Folha - Você trabalha em hospitais e também participa da vida de
seus pacientes, saindo com eles e
conhecendo suas casas, por exemplo. Onde se aprende mais, no laboratório ou no convívio?
Sacks - Ambos são igualmente
importantes. O laboratório para
mim é o que as ilhas Galápagos foram para Darwin. Os hospitais de
pacientes crônicos são meu laboratório, mas para sentir a vida das
pessoas, tem de ser fora.
Folha - Como o sr. vê os médicos
de hoje, que muitas vezes se preocupam mais com a doença em si
do que com os pacientes?
Sacks - Acho que é muito importante estudar a doença em si,
para entendê-la. Mas também é
importante que os médicos saibam que por trás de uma doença
há um paciente.
Nos EUA, muitos pacientes reclamam que os médicos não dão
muita atenção a eles -o que acho
que é tão importante quanto o tratamento em si. O meu trabalho é
justamente sobre isso: tentar aliar
conhecimento médico a uma
preocupação com a pessoa.
Folha - O sr. já tratou algum paciente brasileiro?
Sacks - Acho que não. Teria sérias dificuldades, pois sou péssimo
em línguas e é preciso conversar
com os pacientes.
Mas seria muito interessante ver
como é um autista brasileiro, por
exemplo, pois as culturas influenciam no tratamento das pessoas.
Aqui, por exemplo, não vi acessos
especiais para deficientes.
Folha - Como é o seu dia-a-dia
com seus pacientes?
Sacks - Passo metade da semana nos hospitais em que trabalho,
vendo meus pacientes. Alguns estão comigo há mais de 20 anos. Fora isso, vejo outras pessoas.
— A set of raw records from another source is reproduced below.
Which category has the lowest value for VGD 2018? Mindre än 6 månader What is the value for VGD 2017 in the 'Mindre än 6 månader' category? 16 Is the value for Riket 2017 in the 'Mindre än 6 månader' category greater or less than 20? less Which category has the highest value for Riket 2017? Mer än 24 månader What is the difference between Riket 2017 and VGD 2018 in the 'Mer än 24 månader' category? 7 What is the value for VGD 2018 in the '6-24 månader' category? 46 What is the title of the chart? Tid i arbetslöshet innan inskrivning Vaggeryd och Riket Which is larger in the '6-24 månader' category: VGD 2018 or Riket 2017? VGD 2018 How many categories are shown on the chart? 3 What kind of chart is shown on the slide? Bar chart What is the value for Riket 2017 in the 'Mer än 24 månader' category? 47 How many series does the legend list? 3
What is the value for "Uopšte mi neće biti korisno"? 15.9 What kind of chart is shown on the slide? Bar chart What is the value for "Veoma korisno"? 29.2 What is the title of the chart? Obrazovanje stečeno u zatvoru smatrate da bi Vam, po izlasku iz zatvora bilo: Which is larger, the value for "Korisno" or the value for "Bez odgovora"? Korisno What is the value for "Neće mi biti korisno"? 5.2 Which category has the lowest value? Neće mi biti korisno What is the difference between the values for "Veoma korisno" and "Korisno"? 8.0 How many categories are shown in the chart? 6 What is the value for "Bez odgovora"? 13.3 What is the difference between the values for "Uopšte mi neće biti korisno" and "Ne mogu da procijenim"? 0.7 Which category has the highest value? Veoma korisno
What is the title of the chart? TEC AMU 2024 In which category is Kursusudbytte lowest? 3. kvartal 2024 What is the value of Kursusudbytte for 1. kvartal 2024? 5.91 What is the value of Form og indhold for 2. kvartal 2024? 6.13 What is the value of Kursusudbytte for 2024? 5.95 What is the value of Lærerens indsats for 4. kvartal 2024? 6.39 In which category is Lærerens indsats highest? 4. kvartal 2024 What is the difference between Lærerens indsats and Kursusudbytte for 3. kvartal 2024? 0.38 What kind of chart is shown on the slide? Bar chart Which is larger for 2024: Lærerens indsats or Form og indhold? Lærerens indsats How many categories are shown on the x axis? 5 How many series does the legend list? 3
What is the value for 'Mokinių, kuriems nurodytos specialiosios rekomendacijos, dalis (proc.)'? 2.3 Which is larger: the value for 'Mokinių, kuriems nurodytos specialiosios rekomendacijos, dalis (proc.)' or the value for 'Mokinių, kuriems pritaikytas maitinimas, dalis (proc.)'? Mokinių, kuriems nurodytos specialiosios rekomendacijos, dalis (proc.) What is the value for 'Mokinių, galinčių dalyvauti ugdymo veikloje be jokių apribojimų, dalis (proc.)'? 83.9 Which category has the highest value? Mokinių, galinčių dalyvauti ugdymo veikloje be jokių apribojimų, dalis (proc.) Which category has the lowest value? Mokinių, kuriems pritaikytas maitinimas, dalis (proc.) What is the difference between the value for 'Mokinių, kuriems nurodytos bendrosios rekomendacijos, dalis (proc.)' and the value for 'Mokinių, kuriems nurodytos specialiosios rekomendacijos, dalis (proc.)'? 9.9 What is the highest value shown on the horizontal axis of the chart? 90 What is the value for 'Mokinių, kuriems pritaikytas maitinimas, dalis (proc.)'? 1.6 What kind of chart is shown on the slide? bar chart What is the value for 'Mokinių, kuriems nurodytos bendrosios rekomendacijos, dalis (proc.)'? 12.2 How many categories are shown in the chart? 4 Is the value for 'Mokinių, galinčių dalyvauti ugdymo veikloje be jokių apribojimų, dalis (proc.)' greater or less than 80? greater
Não escolho pacientes, tento
atender todos que me procuram.
O tempo que passo com eles depende da gravidade do problema.
Em geral passo as manhãs no
hospital com os pacientes e depois
saio para andar no jardim botânico, que é ali do lado. Quando volto, já preparei mentalmente minhas anotações sobre os pacientes.
Essas anotações não diferem
muito das narrativas dos meus livros. Quando me perguntam se
sou médico ou escritor, respondo
que os dois andam juntos.
Folha - Existe um "método Sacks
de tratamento"?
Sacks -De vez em quando algum estudante de medicina me
procura para estudar a "técnica
Sacks", mas isso não existe.
O que faço é simplesmente ouvir
e prestar muita atenção no que
meus pacientes fazem e falam, e
tentar aliar isso com os conhecimentos médicos que possuo.